El 7 de diciembre de 1989, las autoridades de Texas (sur de Estados Unidos) autorizaban a inyectar un cóctel letal de veneno a Carlos DeLuna. Quince años después de su ejecución, una investigación periodística del Chicago Tribune denunciaba que se había ejecutado al hombre equivocado: DeLuna no era el asesino de Wanda López.
Dos juristas y dos bioestadísticos, han sido capaces de desenmarañar la red de errores judiciales que a veces termina con un inocente en el patíbulo. Sus resultados, publicados en PNAS, proporcionan un dato estadístico muy grave: al menos un 4,1% de los condenados a muerte habría sido exonerado de haber pasado el suficiente tiempo en el corredor de la muerte. Porque están allí debido a un error judicial, no a su culpabilidad.
Los investigadores, con el profesor Samuel Gross a la cabeza, insisten en que ese 4,1% es una cifra de lo más conservadora.

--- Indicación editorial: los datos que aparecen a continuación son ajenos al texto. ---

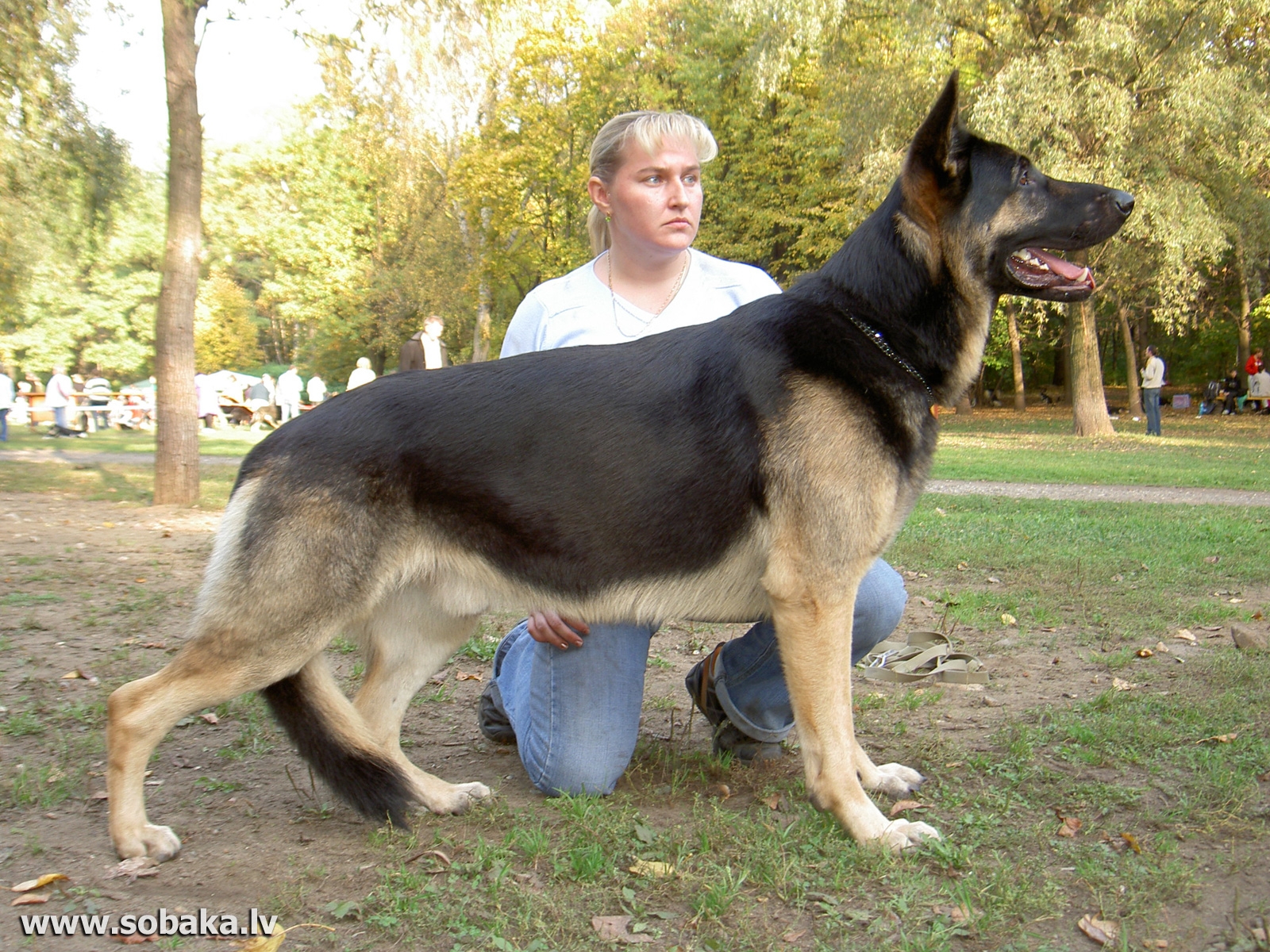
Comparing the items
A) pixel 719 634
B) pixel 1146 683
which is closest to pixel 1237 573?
pixel 1146 683

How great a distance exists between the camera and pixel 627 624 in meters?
3.77

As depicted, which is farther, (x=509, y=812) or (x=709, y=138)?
(x=709, y=138)

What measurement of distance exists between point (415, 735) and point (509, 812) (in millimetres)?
1086

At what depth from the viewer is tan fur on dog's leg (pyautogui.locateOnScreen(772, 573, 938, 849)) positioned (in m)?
3.08

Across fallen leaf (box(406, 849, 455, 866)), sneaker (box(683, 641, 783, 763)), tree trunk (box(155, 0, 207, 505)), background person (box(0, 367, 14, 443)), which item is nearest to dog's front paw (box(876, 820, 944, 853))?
sneaker (box(683, 641, 783, 763))

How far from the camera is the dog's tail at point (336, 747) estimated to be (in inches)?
122

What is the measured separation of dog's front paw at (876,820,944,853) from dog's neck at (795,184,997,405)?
1.45 metres

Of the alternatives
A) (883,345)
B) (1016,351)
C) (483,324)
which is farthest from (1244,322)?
(883,345)

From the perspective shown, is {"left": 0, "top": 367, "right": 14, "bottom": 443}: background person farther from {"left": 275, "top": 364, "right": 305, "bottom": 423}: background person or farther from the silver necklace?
the silver necklace

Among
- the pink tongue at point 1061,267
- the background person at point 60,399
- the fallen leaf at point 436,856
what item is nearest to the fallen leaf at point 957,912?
the fallen leaf at point 436,856

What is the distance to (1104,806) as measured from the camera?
328cm

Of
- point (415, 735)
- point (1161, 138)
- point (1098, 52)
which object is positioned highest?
point (1098, 52)

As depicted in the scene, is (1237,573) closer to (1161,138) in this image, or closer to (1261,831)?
(1261,831)

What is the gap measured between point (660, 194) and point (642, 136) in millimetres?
252
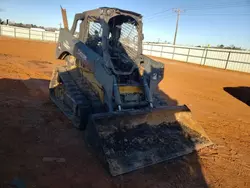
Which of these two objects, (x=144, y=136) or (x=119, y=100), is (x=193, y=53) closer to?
(x=119, y=100)

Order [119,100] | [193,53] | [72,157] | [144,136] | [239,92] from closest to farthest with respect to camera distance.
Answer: [72,157] < [144,136] < [119,100] < [239,92] < [193,53]

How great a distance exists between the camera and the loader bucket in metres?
3.75

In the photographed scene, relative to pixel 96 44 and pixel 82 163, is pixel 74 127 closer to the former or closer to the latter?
pixel 82 163

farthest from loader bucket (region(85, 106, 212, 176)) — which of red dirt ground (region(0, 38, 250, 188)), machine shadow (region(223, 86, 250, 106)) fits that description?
machine shadow (region(223, 86, 250, 106))

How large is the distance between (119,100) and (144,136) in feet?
2.91

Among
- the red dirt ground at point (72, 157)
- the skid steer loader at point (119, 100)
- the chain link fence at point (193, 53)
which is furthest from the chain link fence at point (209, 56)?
the skid steer loader at point (119, 100)

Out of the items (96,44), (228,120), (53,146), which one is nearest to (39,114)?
(53,146)

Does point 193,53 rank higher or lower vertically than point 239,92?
higher

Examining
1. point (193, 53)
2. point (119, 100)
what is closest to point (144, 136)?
point (119, 100)

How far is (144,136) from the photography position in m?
4.26

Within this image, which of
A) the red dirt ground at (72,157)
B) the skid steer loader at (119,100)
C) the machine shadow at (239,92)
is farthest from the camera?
the machine shadow at (239,92)

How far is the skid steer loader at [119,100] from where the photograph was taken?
3.93m

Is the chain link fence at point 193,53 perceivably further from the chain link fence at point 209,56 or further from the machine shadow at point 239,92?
the machine shadow at point 239,92

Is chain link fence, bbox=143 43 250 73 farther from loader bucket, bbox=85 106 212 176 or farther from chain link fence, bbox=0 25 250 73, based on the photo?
loader bucket, bbox=85 106 212 176
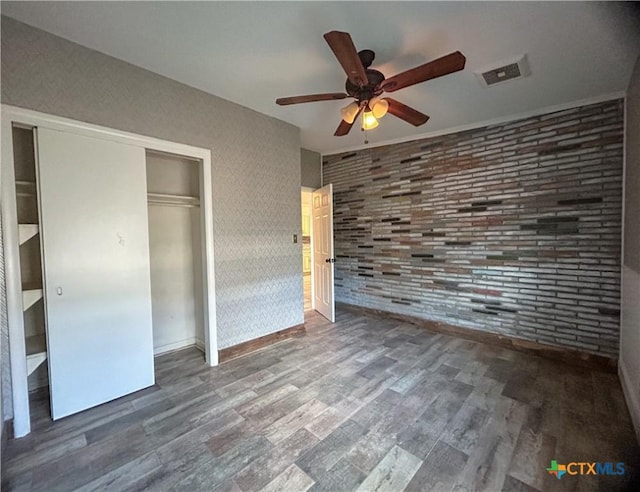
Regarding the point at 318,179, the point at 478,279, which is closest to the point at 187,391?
the point at 478,279

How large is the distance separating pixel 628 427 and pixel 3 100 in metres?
4.70

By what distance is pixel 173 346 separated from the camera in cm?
331

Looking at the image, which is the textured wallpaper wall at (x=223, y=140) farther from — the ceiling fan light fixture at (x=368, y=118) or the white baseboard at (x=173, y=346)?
the ceiling fan light fixture at (x=368, y=118)

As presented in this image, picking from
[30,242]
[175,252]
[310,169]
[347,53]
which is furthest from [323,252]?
[30,242]

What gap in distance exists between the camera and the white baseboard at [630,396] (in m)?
1.88

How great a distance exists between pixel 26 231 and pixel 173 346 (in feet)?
6.25

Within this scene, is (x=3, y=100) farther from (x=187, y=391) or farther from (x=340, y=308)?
(x=340, y=308)

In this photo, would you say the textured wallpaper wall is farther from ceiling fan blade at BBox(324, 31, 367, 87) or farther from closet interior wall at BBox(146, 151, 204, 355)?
ceiling fan blade at BBox(324, 31, 367, 87)

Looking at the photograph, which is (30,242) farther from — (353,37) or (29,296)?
(353,37)

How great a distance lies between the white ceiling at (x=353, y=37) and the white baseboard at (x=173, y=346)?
2.80 meters

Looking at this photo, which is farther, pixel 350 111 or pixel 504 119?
pixel 504 119

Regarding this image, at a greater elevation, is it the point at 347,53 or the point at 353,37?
the point at 353,37

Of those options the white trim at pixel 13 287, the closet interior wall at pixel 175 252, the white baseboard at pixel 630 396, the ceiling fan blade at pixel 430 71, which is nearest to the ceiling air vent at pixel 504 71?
the ceiling fan blade at pixel 430 71

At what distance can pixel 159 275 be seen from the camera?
3238 millimetres
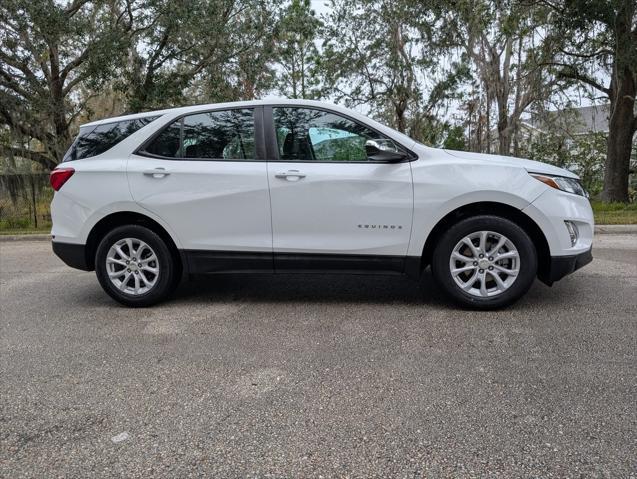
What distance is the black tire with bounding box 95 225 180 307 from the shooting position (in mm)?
4711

Por tanto, se podría deducir, de los 1.320 reos ejecutados desde 1977 en Estados Unidos, alrededor de 50 habrían sido inocentes. Es un cálculo que a cualquiera se le antoja tras conocer ese porcentaje, pero que los investigadores rechazan porque muchos de los condenados a muerte finalmente no son ejecutados, sino que pasan a otra situación legal, generalmente de cadena perpetua.
De este modo, habría un importante grupo de reos inocentes que mueren en la cárcel, en el olvido, sin más verdugo que el paso del tiempo y el propio sistema judicial. ¿No es este un problema tan grave como el de los inocentes ejecutados?
Sabemos que 7.482 acusados fueron condenados a muerte en Estados Unidos desde enero 1973 hasta diciembre de 2004 —el periodo estudiado por el equipo de Gross—, por lo que serían casi 190 los inocentes que recibieron el triste consuelo de una cadena perpetua.
“El resultado es que la gran mayoría de los inocentes que son condenados a la pena capital en los Estados Unidos no son ni ejecutados ni exonerados. Se les sentencia, o re-sentencia, a prisión de por vida, y luego se les olvida”, concluye el estudio.